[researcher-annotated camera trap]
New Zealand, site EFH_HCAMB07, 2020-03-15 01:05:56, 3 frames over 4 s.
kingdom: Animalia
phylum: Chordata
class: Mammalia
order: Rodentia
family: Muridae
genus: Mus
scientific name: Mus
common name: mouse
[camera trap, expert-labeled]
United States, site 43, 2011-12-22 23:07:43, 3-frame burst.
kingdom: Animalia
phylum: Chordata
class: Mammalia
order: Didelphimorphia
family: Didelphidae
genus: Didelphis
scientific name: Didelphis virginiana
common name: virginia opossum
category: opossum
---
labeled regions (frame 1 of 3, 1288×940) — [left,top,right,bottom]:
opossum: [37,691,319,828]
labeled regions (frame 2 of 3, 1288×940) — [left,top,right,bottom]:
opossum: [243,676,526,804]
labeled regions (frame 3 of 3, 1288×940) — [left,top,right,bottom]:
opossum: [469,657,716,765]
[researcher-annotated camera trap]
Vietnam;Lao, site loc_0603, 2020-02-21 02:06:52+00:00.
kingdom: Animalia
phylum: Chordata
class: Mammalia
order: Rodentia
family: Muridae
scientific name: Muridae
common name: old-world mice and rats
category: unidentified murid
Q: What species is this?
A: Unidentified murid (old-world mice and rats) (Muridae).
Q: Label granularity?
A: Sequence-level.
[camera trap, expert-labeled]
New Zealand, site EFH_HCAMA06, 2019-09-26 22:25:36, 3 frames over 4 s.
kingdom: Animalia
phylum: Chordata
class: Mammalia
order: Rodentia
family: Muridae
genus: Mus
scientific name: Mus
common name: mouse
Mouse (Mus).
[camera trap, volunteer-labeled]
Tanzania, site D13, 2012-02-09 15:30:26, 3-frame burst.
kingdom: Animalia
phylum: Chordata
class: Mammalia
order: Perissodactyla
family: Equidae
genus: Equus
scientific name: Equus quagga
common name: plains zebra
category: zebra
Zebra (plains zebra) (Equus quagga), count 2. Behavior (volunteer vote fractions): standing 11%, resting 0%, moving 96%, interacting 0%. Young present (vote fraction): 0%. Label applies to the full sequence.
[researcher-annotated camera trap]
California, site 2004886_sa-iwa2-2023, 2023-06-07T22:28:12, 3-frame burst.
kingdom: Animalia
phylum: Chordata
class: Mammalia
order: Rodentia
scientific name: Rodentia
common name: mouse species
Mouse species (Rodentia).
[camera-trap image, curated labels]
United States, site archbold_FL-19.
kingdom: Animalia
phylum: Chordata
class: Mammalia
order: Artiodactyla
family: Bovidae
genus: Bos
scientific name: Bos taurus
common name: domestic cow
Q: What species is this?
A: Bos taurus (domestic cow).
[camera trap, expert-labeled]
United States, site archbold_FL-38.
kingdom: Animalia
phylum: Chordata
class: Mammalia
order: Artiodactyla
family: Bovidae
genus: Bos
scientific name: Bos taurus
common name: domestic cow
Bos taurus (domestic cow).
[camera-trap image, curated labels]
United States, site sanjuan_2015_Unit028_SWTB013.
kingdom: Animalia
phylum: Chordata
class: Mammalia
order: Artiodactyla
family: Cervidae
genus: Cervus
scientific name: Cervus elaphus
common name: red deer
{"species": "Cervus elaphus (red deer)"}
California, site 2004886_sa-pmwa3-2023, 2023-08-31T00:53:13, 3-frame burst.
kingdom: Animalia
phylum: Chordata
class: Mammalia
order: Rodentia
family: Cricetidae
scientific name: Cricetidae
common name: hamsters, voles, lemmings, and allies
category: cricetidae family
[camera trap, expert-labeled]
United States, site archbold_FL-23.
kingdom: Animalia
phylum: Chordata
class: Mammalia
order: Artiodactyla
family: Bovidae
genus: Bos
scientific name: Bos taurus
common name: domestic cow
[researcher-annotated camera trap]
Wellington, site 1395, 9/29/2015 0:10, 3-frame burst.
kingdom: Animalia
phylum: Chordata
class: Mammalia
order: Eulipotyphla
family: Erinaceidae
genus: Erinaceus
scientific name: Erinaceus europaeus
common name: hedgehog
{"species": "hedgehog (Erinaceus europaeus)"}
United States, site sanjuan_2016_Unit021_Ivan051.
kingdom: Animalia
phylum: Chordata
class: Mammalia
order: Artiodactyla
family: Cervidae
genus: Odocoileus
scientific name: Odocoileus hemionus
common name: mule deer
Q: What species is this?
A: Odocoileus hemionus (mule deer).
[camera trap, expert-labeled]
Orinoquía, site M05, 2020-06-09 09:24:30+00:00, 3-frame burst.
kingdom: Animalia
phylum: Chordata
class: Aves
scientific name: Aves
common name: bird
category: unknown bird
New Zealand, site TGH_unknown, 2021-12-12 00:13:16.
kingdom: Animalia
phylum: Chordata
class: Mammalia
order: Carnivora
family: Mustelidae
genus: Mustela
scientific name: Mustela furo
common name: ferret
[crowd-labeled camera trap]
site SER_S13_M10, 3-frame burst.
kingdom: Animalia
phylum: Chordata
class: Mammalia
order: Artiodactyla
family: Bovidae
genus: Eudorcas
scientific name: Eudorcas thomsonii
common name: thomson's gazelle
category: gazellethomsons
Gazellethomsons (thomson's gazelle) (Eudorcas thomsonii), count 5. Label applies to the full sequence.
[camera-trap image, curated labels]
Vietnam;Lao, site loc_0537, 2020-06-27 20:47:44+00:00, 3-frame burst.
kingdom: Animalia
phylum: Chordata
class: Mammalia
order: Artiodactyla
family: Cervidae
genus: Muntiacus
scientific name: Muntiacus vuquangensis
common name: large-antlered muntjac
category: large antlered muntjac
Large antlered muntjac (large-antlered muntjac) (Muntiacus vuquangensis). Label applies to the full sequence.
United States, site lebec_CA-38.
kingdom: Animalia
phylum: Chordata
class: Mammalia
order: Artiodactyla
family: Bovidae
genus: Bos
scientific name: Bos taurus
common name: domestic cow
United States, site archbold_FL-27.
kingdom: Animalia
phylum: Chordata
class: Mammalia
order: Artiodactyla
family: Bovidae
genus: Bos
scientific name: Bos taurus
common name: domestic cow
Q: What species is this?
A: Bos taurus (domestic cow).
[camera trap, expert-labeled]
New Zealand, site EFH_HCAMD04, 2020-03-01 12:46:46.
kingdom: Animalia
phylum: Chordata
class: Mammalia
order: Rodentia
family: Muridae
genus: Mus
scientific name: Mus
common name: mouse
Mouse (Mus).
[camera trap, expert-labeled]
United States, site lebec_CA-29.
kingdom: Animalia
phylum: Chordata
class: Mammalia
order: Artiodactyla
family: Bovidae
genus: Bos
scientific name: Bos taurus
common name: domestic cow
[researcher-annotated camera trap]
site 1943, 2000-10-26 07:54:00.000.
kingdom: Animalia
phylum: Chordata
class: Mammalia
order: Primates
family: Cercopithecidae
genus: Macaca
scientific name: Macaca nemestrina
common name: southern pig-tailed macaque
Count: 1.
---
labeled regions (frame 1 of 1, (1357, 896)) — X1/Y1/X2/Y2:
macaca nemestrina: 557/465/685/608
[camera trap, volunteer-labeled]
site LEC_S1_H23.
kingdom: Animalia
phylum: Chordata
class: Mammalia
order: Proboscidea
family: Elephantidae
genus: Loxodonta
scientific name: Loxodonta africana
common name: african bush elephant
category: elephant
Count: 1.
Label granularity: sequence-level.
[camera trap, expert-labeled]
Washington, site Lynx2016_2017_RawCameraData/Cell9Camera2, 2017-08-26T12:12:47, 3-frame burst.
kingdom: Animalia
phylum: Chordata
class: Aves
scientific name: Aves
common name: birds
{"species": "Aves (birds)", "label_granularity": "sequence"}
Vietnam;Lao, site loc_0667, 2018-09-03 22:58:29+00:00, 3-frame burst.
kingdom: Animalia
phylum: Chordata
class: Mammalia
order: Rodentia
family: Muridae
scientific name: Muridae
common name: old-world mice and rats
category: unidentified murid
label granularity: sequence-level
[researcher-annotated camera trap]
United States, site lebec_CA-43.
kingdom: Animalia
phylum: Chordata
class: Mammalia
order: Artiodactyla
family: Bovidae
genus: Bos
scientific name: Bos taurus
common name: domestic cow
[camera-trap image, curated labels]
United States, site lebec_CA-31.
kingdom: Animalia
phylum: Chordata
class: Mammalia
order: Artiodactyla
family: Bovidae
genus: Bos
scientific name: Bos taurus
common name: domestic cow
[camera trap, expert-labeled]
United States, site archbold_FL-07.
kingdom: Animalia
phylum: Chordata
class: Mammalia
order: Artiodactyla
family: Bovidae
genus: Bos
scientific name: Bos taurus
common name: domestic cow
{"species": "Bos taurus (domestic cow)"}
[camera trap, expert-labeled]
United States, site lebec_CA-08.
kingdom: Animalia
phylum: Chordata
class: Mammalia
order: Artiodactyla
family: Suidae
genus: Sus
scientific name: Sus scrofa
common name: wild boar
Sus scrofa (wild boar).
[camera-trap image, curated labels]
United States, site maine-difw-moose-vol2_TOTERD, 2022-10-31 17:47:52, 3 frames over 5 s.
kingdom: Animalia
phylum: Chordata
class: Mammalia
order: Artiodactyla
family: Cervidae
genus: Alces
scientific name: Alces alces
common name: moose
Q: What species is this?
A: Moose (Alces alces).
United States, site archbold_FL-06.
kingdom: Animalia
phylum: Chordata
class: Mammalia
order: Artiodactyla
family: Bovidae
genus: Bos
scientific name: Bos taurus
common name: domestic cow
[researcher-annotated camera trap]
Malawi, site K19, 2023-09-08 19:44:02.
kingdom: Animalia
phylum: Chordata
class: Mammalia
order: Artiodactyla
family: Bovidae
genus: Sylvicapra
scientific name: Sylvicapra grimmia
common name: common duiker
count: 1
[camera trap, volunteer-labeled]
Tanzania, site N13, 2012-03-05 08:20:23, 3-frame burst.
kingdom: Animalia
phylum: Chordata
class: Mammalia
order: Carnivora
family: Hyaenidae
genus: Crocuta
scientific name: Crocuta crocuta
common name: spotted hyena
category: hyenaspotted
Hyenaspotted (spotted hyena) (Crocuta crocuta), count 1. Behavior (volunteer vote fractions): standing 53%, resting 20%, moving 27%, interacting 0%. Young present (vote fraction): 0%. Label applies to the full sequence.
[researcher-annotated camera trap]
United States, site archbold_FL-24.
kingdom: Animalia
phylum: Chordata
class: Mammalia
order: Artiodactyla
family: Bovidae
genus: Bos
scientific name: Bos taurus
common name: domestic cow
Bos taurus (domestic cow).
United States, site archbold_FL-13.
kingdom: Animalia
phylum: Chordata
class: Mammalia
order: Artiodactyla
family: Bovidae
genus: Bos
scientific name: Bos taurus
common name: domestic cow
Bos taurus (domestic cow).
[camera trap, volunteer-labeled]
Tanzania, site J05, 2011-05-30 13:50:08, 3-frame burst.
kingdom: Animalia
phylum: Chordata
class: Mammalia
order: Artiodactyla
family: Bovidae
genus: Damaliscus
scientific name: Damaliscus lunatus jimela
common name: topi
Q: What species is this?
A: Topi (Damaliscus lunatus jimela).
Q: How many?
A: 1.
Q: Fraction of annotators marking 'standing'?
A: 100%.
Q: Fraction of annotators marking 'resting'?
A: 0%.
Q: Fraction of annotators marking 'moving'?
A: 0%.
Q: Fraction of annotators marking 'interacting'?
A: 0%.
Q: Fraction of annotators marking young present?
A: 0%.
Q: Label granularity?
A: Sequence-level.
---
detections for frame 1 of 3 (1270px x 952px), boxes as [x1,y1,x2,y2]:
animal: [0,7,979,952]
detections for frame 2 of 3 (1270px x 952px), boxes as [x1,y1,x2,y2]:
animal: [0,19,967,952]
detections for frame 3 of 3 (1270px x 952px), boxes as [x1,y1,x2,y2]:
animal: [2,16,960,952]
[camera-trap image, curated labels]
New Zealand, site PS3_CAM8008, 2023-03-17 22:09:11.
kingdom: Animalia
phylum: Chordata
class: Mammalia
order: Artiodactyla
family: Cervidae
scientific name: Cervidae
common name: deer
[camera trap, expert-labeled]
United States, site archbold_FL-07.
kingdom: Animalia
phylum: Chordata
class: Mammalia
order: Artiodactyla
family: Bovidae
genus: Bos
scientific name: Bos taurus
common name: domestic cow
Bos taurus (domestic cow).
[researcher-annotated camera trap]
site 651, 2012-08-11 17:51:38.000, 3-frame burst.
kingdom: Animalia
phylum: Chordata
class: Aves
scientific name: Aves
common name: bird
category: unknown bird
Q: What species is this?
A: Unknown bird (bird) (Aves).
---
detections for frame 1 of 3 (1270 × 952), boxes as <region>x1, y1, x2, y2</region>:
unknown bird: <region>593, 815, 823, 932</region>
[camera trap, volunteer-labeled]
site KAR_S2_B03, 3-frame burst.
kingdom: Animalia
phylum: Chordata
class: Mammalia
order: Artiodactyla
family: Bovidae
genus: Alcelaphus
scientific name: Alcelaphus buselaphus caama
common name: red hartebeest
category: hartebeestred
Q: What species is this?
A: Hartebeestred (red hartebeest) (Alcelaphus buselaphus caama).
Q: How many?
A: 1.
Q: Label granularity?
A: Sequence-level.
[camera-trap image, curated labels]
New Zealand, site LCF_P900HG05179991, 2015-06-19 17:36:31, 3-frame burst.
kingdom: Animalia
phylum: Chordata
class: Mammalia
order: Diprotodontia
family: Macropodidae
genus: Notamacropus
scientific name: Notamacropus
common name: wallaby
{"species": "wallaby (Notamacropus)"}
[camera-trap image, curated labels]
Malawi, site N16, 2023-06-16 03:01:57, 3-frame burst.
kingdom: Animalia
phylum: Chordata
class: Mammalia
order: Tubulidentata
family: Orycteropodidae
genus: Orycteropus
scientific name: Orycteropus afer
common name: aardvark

————————

WORK TO COMPLETE:
Each line of the records with the word "birds" in it is to be copied.

TASK OUTPUT:
common name: birds
{"species": "Aves (birds)", "label_granularity": "sequence"}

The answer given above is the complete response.